To do:
1. Decide whether each statement agrees with the snowmobile thread. Answer yes or no for each, and quote the words of the thread that settle it.
(a) One poster's old 580 Arctic Cat never overheated.
(b) One poster recommends a 900 RMK from any year.
(c) Pulling is the recommended method on any kind of trail.
2. Copy the stretch of the snowmobile thread from "I would stay" through "or so miles.".

[Opening Excerpt section]

I also had a 159" cat stand up 900 for a season. That sled pulls hard and ran well for me.. You are goin to love the m8 and m10... I have both and love the MG but spend plenty of days on my m8... One of these two I feel are the best sleds avalilable for the west and the way I ride..

Yea pullin is not the way to go unless you have huge sleds and a packed trail. The best way I have found is to 2-up with someone who knows how to ride then they jump off just before you have to make your trun in a high mark.. Then starts that hike and the billy goatin......


----------



## ZGjethro

RDNEK I agree with all of your post. I did not want to get into ice scratchers and other cooling and track lube issues with a newbie rider. My RMK overheated and would melt the track to the hifax before I put on scratchers. I still have to watch the temps on long hauls in the spring of frozen roads. My old 580 arctic cat never once overheated. I would smoke belts, but that was because of the misuse of a small single person sled pulling several friends (cheapskates who wouldn't cough up a grand for their own sleds).


----------



## ntibbs

great info, thanks guys

do you think that a polaris 600 touring sled is noticably more powerfull that a 550 (both air cooled)? Of course I would love something bigger, but money is a factor, as well as not knowing what the hell I'm doing ha,ha.


----------



## Faucet Butt

*2 vs 3 cylinder sleds?*

I've got a question to piggy back off this thread. Does anyone know how 2 and 3 cylinder sleds compare reliability wise? Any experience with the polaris xlt 600 touring vs their 550 touring - power, reliability?- used for 2 to 3 people to access ski terrain off a maintained trail system.


----------



## Jahve

I would stay away from any 3 cylinder sleds.. Like the cat trippples of the late 90's.. You dont want a tripple..

Also stay away from the mid 00's polaris rmk's they had their share of problems and I would not buy a 900 rmk of any year. They will blow a crank inside of 1400 or so miles.

You gotta get what you got the $ for but I would look into 00-03 Polaris Rmk's 600 or 700 liquid. These do have trailing arms and if you hit a rock hard you damage the foot cup and the tunnel - big long expensive fix - good runners but trailing arms are just not needed.

The best sleds IMO are 01 - 04 Mtn cat 600 or 800 liquid. Or 05 and up M sleds.. The m7 and m8 are great sleds a bit more but worth it IMO. 

Skidooers in the early 02 - 05 (rev 800's) also seem to have a problem blowin up pistons about every 1500 - 2000 miles I believe it is the pto side every time....

[Closing Excerpt section]
[Opening Source data section]

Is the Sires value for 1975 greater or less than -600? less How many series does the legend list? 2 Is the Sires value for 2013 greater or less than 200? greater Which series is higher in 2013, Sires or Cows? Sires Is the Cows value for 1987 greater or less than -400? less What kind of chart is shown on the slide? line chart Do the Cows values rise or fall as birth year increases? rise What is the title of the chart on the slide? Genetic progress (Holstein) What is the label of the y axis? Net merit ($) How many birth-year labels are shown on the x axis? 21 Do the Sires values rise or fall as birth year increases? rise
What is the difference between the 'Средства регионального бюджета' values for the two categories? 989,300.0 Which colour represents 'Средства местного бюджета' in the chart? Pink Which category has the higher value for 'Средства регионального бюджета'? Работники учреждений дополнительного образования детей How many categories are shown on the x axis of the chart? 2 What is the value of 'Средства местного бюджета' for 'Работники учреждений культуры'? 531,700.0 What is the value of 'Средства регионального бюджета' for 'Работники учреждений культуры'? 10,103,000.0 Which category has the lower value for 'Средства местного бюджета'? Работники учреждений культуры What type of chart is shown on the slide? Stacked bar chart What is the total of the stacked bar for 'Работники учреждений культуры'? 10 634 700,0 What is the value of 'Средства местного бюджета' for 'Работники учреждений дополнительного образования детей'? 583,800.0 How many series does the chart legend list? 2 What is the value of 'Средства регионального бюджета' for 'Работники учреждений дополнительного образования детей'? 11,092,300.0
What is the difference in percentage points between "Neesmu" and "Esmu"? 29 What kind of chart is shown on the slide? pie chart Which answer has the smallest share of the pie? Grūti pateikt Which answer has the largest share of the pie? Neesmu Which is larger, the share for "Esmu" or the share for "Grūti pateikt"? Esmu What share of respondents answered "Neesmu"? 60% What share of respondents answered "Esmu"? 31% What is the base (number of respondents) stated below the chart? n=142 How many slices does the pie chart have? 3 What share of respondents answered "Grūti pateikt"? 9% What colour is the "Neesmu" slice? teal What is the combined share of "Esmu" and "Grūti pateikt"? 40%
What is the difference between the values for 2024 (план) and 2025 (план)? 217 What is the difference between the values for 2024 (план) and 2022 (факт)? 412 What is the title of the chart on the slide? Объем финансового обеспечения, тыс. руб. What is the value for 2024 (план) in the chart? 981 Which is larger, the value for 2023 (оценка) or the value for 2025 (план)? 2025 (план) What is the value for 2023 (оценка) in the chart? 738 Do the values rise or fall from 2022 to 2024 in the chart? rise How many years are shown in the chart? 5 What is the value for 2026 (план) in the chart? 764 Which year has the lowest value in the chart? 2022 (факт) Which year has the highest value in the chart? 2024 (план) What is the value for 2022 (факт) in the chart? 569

[Closing Source data section]

Expected results:
1.
(a) Yes: "My old 580 arctic cat never once overheated."
(b) No: "I would not buy a 900 rmk of any year."
(c) No: "Yea pullin is not the way to go unless you have huge sleds and a packed trail."

2.
I would stay away from any 3 cylinder sleds.. Like the cat trippples of the late 90's.. You dont want a tripple..

Also stay away from the mid 00's polaris rmk's they had their share of problems and I would not buy a 900 rmk of any year. They will blow a crank inside of 1400 or so miles.